Sighing, I blindly aimed the remote at the tv, skipping through channels until an old familiar movie came up. I snuggled under the blankets and leaned my head back on the mountain of pillows I had piled against the headboard.

I had hired some extra helpers for Thanksgiving and Christmas season and was infinitely grateful that they were ready and trained. I called out of work for the week claiming the flu, making sure the staff had everything covered. I was hiding out but I didn't care. The real world would come soon enough.

Chapter 9

Alyssa

I pulled into the driveway of my parents house and took a minute to prepare myself. I checked my reflection in the rearview mirror. I wiped off my lipstick and eye makeup, there was a time and a place for that type of warpaint. I wasn't an actress but I definitely knew how to cry on command. I spent a few minutes working up a good sniffle and entered the house with just the right amount of water in my eyes.

When I opened the front door and walked in, I was greeted by silence. My mom was in the kitchen, frozen just looking at me. Wes was on the couch and stood up as soon as the door closed behind me. My father, well he had his back to me sitting at the dining room table and hadn't even acknowledged my presence.

"What the hell Alyssa? Why would you do this to Isla? How could you!" Wes was the first to start in. So high and mighty, he always liked Isla more than me. I looked at my mom hoping for someone on my side but she was just wringing her hands looking between the three of us.

"It's not what you think. I don't know what Isla told you but I never meant for this to happen!" I wailed, my fake tears turning to real ones as I was faced with my family's deference to Isla, like always. My dad, still not looking at me, replied from the table.

"What does that mean, you never meant for this to happen? You are not having an affair with Jonathan? A married man?"His voice was so cold. Why wouldn't he look at me? I headed to the small island that separated the kitchen and dining room table so I could be in the middle of my parents.

"Mom. Mama please look at me. It was an accident, we're in love, I didn't mean to hurt anyone."

I walked towards my mom and tried to grab her hands but when she heard the word love her head whipped up. I had never seen her this angry, not even when she found Wes's weed and condom stash when we were kids.

"In love? IN LOVE?" She yelled.

"How can you love that man? A man who doesn't understand the sanctity of marriage? Who could disrespect your cousin, your blood like that! And you're in love with him? Is that supposed to make all of this better? Make us forgive you for what you've done?" She seethed.

I took a step back, shocked at the level of venom in my mother's voice. I heard a chair slide back and my father came up to comfort my mother. Finally, he looked me in the eyes and disappointment was written all over his face. Wes came over to stand by them and gave me a bewildered look.

"So what, you thought you would come over, tell us you all are in love and it would be ok? That we would just have to change up the seating arrangement at Christmas?"

"Hey Aunt Laurel! Make sure you remember to put Jonathan next to Alyssa instead of Isla this year!'" He mimed yelling over his shoulder then turned his gaze back to me.

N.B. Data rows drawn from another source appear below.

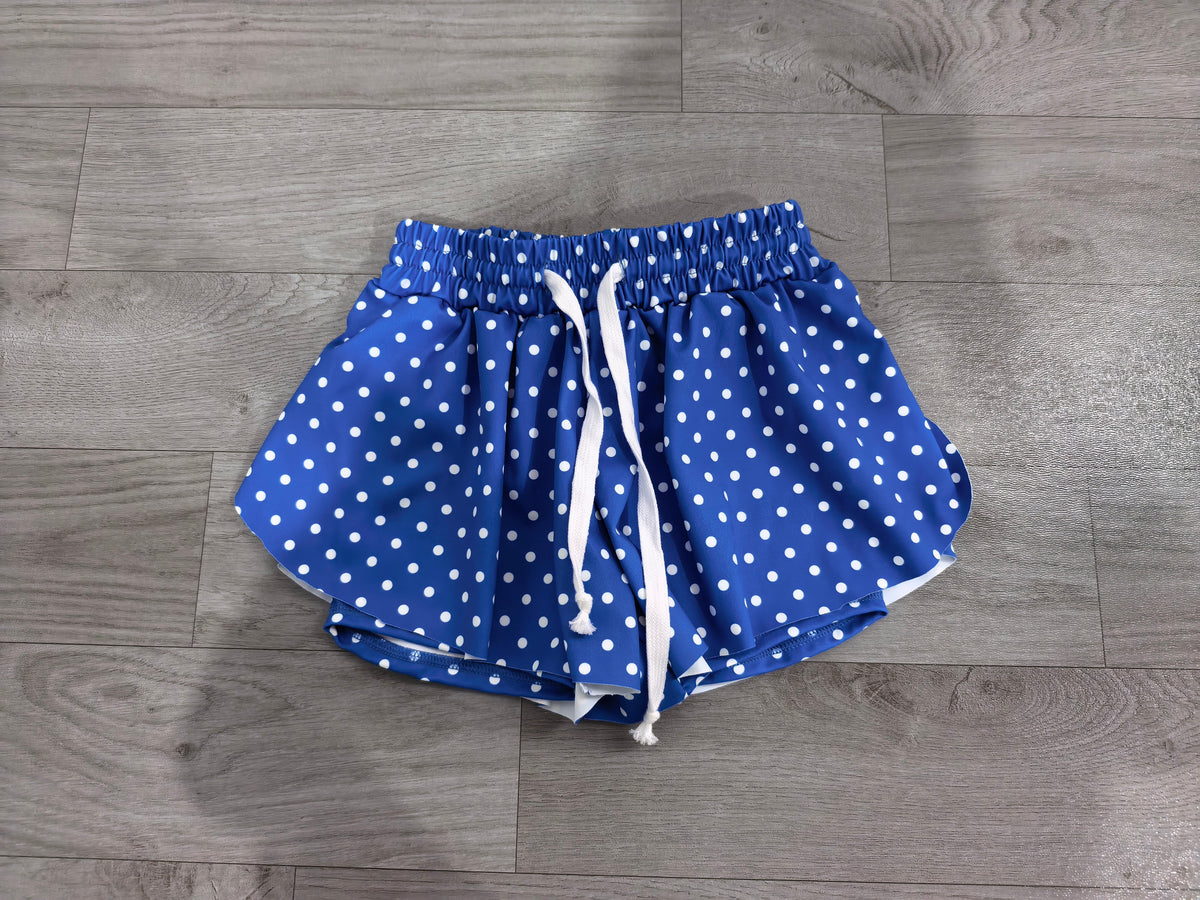 Baby Girls Blue Polka Dots Butterfly Yoga Active Shorts Bottom Preorder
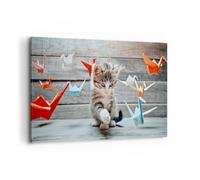 Quadro su Tela 120x80cm Gatto divertimento origami Stampe Immagini Quadri Murale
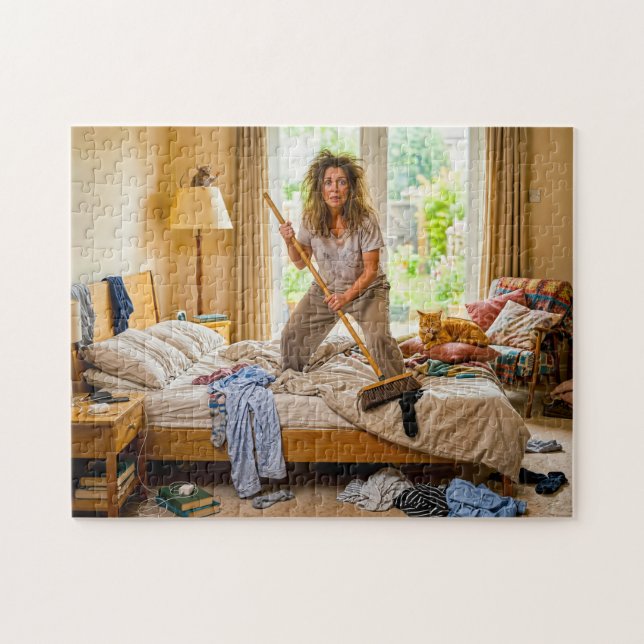 Cat Teaches Mouse Hunting Chaos Jigsaw Puzzle (Horizontal)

"Are you fucking MENTAL?" I flinched.

"Wes enough." My father snapped. I looked at him, pleadingly.

"Daddy, please let me explain." I begged.

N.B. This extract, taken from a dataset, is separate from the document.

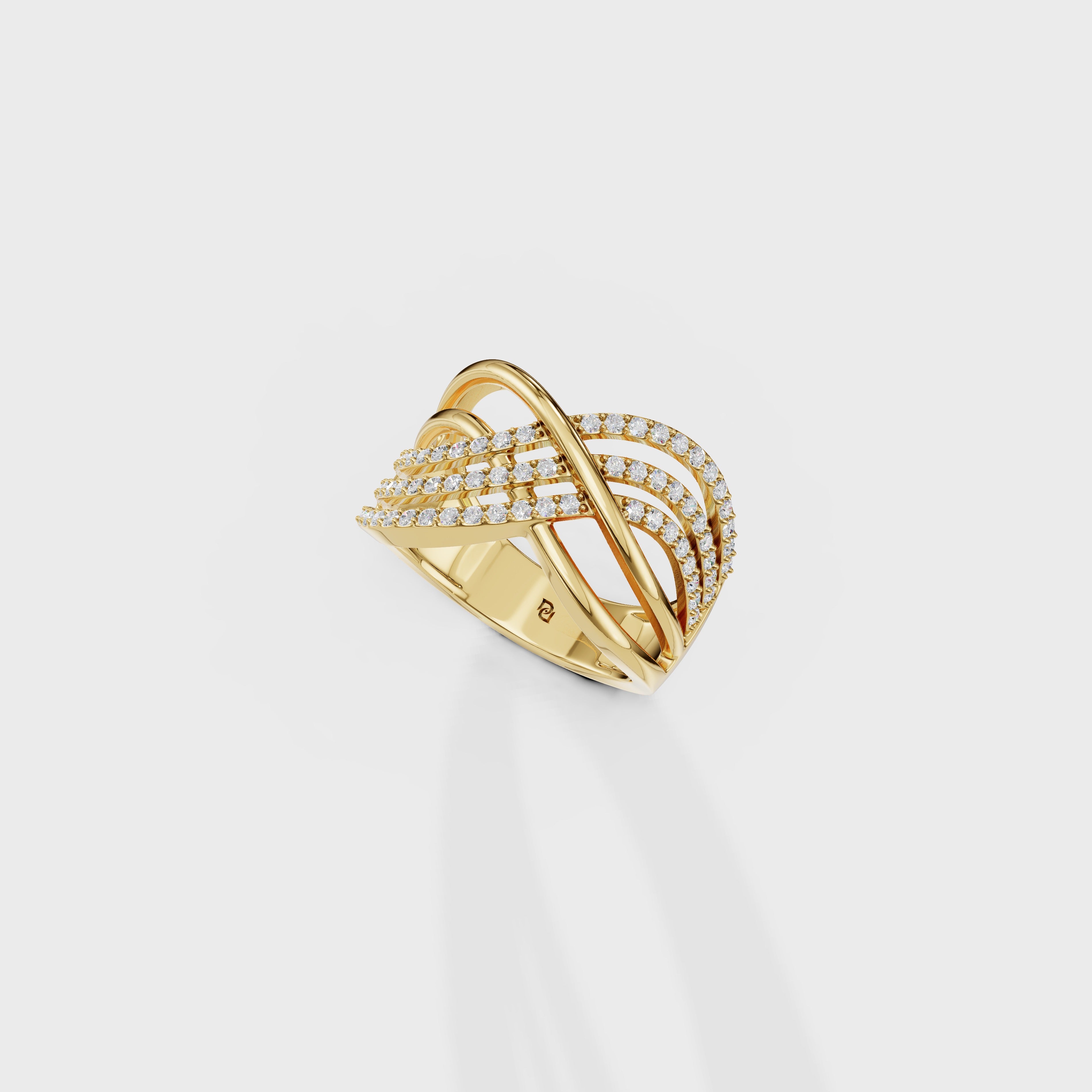 Modern Multi-Strand Diamond Ring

"I'm trying to." He cut me off. "Alyssa girl, I want you to listen and listen closely. This is your last chance to give your side of this story, and you better really think about what you're going to say and what that means for our future as a family. I am hoping, from the very pit of my soul, that there is some bigger meaning behind this. Tell me you went crazy, you have amnesia, that you lost all control of your mental facilities. Just give me SOMETHING to somehow make what you've done OK. To make us accept that not once, did you stop and consider how you were hurting this family, how you were hurting Isla!" My father’s voice rose as he continued speaking, working himself up.